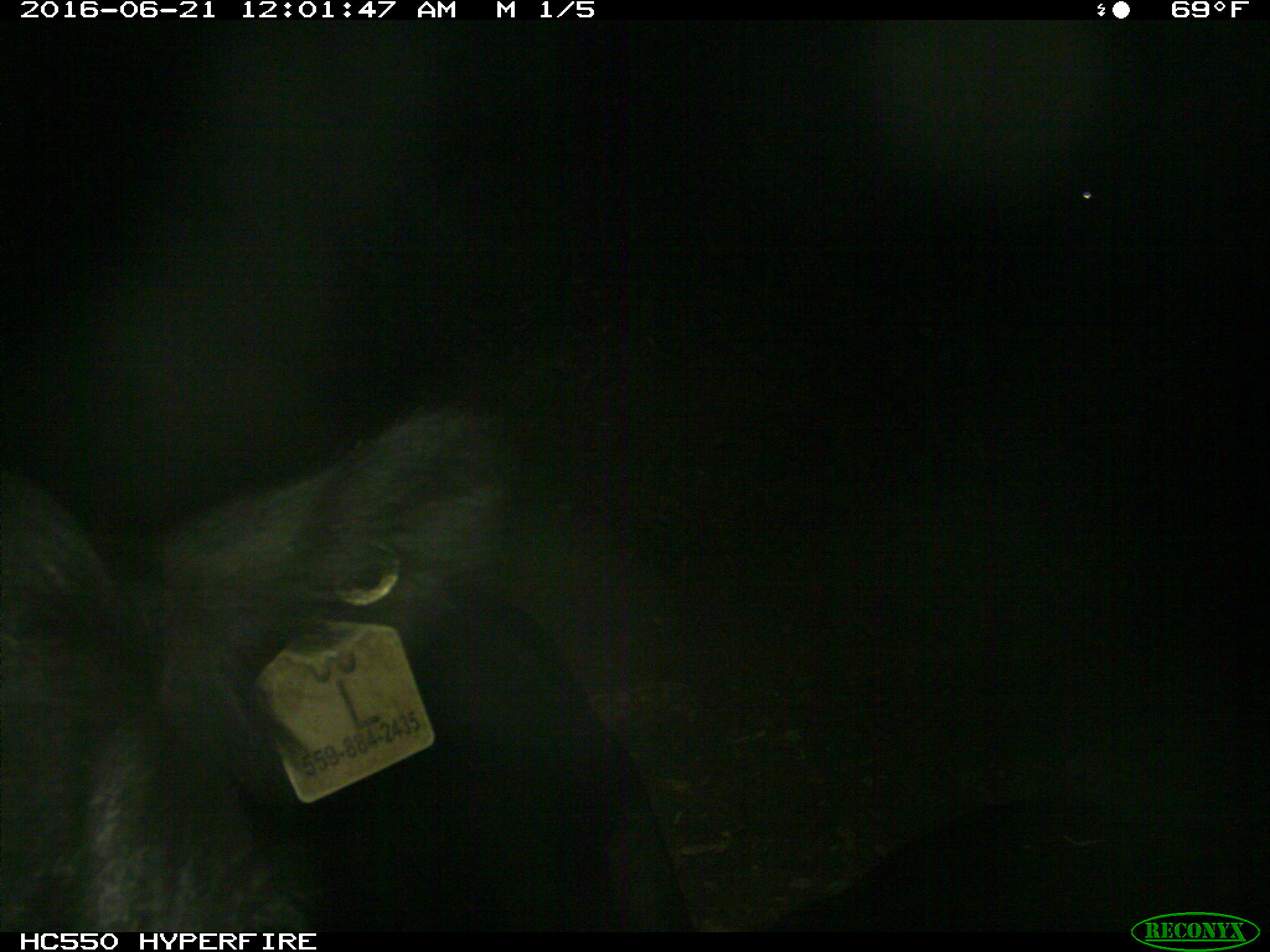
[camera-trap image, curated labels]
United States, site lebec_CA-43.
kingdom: Animalia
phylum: Chordata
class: Mammalia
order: Artiodactyla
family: Bovidae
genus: Bos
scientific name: Bos taurus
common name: domestic cow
Bos taurus (domestic cow).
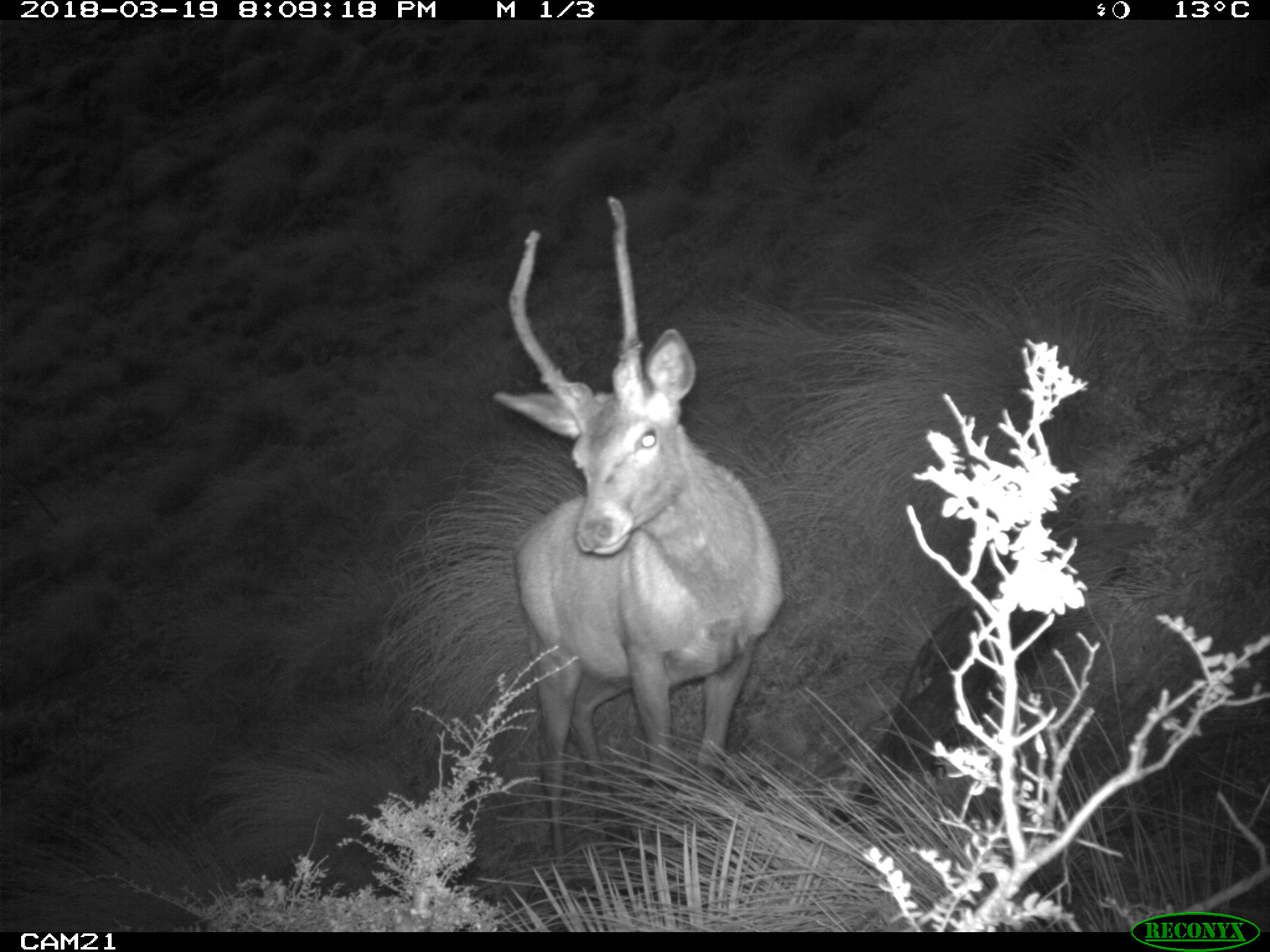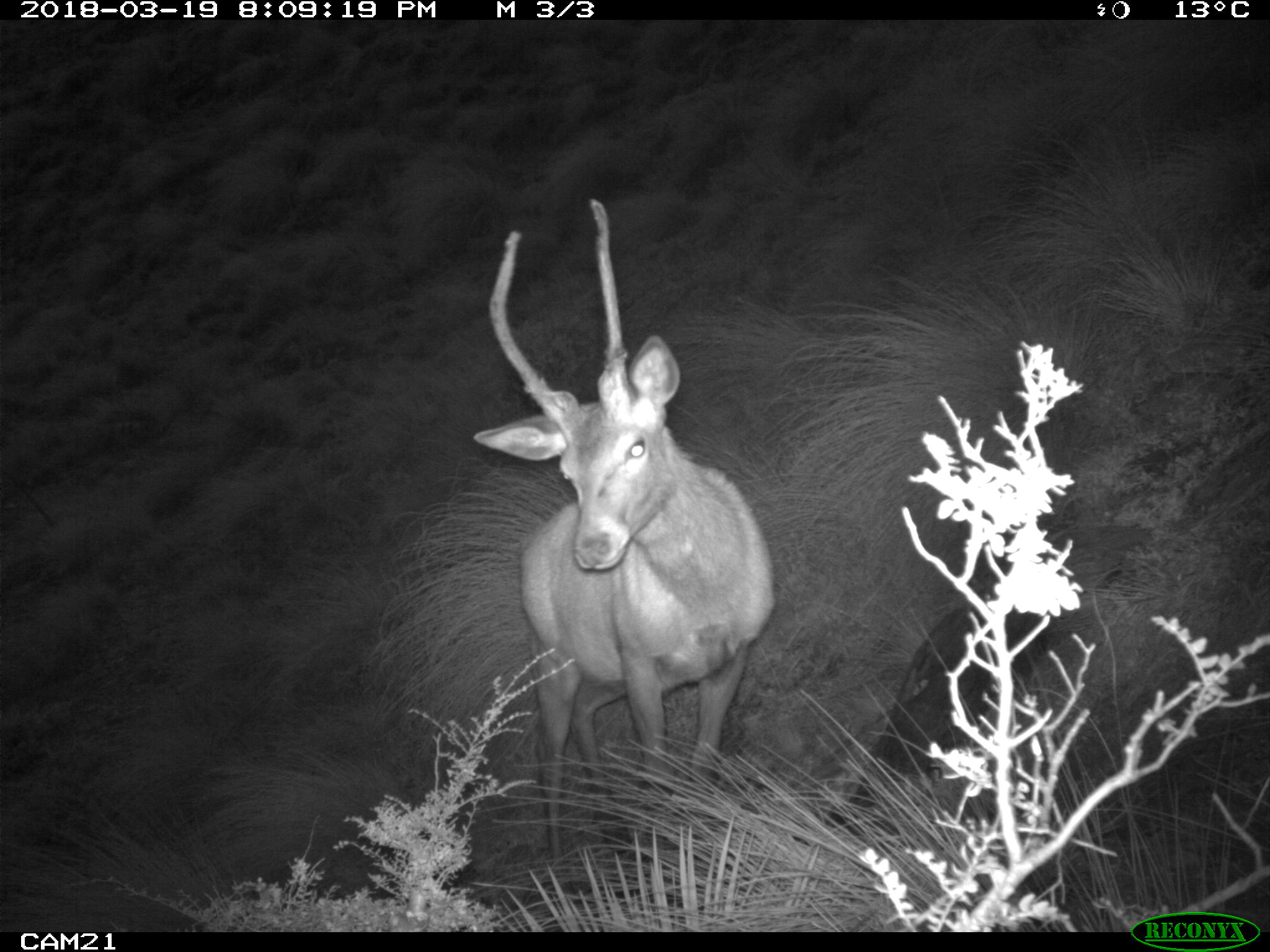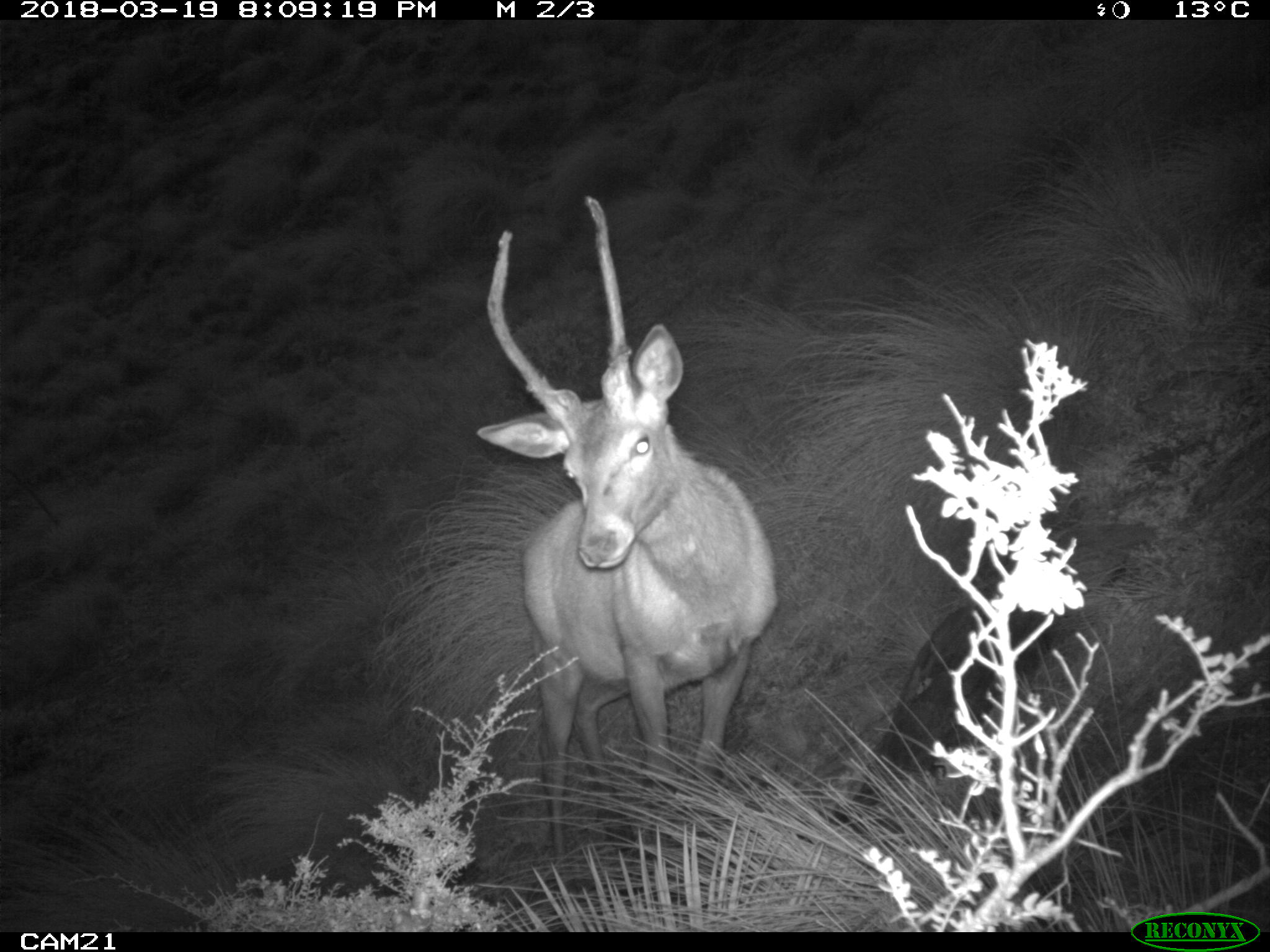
══════════════════════════════
Problem to solve:
If a record contains a picture, omit the picture and repeat everything else exactly.

Answer box:
[camera-trap image, curated labels]
United States, site lebec_CA-43.
kingdom: Animalia
phylum: Chordata
class: Mammalia
order: Artiodactyla
family: Bovidae
genus: Bos
scientific name: Bos taurus
common name: domestic cow
Bos taurus (domestic cow).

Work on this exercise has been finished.